AS
BUZINAS TOCAVAM SEM CONSTRANGIMENTO!
APELO A
DITADURA E A FALTA DE APROFUNDAMENTO NO DEBATE POLÍTICO
Sou de uma geração de professores de História que, sim,
abertamente consideravam a ditadura militar uma anomalia análoga ao
desenvolvimento da civilidade dos povos. Sabíamos, de forma quase pacífica, que
essas ditaduras eram, inclusive, fruto dos próprios processos inerentes à
civilização, mesmo que fossem contra a civilidade. E eis que, em um processo
aparentemente rápido, uma parcela conservadora da extrema direita começou a
flertar com a opinião pública, ecoando vozes difusas que reivindicam o poder,
ou parte do poder. Em muitos setores da sociedade, inclusive nos assentos
governamentais, seus adeptos estão esfregando as mãos e babando para que o
caldo entorne. De onde vêm esses apelos? Seríamos capazes de tentar explicar
tal fenômeno, inclusive encaixando-o em um arsenal maior de histeria de massa
que comportaria outros fenômenos? Digo dessa forma, depois do tempo enquanto
professor de História, que testemunhou a existência contemporânea de grupos que
pedem a volta da ditadura militar, o cultivo de um poder centralizador, e até
mesmo a existência daqueles que estão dispostos a incensar a volta da
monarquia, com todos os seus penduricalhos estilísticos e toda sua liturgia oca.
Certamente qualquer explicação será uma tentativa aberta para vários
complementos e/ou refutações. Isso me faz ver que esse embate se trata de um
terreno minado, mas estou disposto a ouvir uns pipocos aqui e ali.

Itens de raciocínio visuoespacial
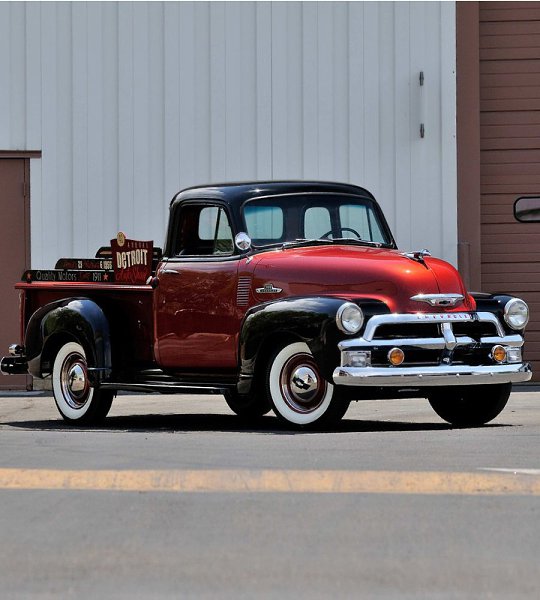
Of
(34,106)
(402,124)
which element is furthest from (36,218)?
(402,124)

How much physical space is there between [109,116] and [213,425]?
648cm

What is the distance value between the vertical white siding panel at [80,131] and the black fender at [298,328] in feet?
23.3

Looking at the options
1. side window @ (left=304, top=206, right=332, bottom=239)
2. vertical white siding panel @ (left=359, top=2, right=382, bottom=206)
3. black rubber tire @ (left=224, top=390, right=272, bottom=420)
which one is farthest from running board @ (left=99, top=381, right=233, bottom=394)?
vertical white siding panel @ (left=359, top=2, right=382, bottom=206)

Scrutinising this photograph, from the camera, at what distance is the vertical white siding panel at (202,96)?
17.1 m

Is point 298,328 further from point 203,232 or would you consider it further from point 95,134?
point 95,134

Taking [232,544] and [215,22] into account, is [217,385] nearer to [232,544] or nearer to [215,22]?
[232,544]

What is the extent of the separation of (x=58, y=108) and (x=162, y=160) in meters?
1.35

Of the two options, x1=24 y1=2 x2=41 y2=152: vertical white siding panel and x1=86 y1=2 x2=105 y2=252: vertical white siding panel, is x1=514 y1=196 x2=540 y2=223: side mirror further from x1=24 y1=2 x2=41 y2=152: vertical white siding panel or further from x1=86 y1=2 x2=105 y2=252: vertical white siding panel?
x1=24 y1=2 x2=41 y2=152: vertical white siding panel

TAREFAS.
a: Traduza para o inglês esta frase do texto sobre a ditadura: "Certamente qualquer explicação será uma tentativa aberta para vários complementos e/ou refutações."
b: Reescreva o texto sobre a ditadura de "Certamente qualquer explicação" a "aqui e ali.", passando a chamar de "confronto" o que nele se chama "embate".

RESPOSTAS.
a: Certainly any explanation will be an attempt open to various additions and/or refutations.

b:
Certamente qualquer explicação será uma tentativa aberta para vários
complementos e/ou refutações. Isso me faz ver que esse confronto se trata de um
terreno minado, mas estou disposto a ouvir uns pipocos aqui e ali.